The land was certainly not organic or biodynamic before. In fact, Annie’s parents wondered why we would want to go backwards to a practice which was so difficult, to times before the Second World War, before the invention of NPK and bombs. The advent of Roundup made life so easy, so it was perceived. When you stop using herbicide, insecticide, systemic fungicide and soluble fertilizer, things change. When you first put on the biodynamic preparation 500, the horn manure tea, almost immediately the land takes on a softening phase whereby it becomes spongy or soft to walk on. This is awakening the microbes who have otherwise been neglected and disrespected. At these early stages Mother Nature is looking on and wondering if you are serious. Many fail after three years because their heads may not be in the right space and their sincerity is not intent. After seven years she sees that you are serious and goes on to give you another set of exchanges with the earth, water, air and light – and that plays out in the glass. And then from 14 to 21 she looks at your social programme and assists in building resonance and enthusiasm in such a way that you have a team of immense energy. From 21 to 28 are the final times when you get introduced to the “nature spirits” (where the dreams came from in your very early years – intuition) and you then see that there is a whole kingdom of life out there celebrating your efforts and rewarding you with a special quality. In wine this could be the light – luminosity and texture – vinosity. The rest is easy, in such a way that we now farm ease and don’t fight DIS-ease.

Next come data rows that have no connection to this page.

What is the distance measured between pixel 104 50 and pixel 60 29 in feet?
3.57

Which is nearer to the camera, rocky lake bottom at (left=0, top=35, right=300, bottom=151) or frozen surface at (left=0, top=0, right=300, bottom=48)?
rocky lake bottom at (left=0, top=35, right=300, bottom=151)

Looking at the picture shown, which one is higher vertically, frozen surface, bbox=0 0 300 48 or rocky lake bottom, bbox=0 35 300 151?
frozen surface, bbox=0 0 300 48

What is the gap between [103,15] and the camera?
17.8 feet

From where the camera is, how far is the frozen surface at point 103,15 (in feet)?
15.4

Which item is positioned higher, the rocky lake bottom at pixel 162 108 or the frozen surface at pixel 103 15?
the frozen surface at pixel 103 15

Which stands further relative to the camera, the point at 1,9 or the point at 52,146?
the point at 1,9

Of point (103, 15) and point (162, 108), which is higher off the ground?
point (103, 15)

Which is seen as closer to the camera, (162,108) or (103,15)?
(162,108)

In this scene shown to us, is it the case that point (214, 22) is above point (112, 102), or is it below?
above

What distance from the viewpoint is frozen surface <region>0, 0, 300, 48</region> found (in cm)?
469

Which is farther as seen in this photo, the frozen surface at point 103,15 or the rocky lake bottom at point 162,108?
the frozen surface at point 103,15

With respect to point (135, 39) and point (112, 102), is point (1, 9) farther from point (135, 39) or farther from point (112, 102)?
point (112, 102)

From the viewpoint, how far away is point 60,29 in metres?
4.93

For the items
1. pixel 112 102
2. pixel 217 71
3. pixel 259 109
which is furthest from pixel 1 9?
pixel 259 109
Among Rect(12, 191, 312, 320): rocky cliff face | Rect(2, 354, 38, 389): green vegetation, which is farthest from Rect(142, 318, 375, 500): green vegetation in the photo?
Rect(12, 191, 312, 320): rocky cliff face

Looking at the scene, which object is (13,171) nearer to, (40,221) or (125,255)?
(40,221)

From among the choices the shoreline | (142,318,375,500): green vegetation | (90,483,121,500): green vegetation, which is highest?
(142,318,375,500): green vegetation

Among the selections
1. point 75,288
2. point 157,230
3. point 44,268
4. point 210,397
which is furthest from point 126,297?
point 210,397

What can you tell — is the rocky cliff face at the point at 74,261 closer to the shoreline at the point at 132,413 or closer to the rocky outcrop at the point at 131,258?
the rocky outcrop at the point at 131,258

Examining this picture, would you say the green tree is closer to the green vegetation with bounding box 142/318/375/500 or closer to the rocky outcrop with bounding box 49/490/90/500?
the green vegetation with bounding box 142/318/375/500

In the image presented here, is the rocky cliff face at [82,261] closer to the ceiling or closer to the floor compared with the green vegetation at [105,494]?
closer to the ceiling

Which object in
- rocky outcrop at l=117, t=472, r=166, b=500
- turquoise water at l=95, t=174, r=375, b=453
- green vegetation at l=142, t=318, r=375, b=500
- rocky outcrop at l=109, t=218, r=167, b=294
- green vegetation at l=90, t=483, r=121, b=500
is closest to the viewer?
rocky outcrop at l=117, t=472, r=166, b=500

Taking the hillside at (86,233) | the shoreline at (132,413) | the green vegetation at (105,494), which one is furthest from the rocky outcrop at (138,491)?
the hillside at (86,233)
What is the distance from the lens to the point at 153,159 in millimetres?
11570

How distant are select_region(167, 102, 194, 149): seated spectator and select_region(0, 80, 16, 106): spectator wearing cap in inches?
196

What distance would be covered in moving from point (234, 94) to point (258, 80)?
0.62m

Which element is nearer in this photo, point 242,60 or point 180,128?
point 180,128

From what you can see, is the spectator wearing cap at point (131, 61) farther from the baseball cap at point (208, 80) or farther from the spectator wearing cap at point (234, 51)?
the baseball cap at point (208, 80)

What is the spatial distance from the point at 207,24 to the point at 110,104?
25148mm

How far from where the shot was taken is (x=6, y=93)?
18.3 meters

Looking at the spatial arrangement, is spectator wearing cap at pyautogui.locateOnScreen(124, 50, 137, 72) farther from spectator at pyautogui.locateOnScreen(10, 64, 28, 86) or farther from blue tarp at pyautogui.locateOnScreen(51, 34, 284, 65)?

You have mentioned before that your approach to winemaking has been influenced by the younger generation, namely your children, Sam and Monique – what exactly have they incited in you?
Firstly, that they too choose this route, that the trials and turmoil have not had them seeing another option for their life. They have seen how hard the work is. And now they, having gone through the intuition, imagination and inspiration bring about another, different set of values – of practice and flavour. Maybe of a simple heartfelt way of going about the work. In the instance where you no longer need knowledge because you’ve got Google, you again see them reaching to their heart. So, wine in their terms, is about no interruption in the process. It is no longer an industrial product but something which seeks the sense of place, the somewhereness. This is what the younger consumers and sommeliers are wanting, but it must be wine without fault. It again is about intention and value, and while one doesn’t want to destroy the cash cow of 30+ years, the stars emerging are what is giving the inspiration and enjoyment. In this day and age it is hard to soar like an eagle when others are flying with turkeys and this next generation have incited a whole new airspace for us all to enjoy.
*This refers to the interaction between different phenolic compounds in the wine (anthocyanins and tannins) which form complexes that act as antioxidants and antibacterials – limiting the need for sulphur dioxide as a preservative.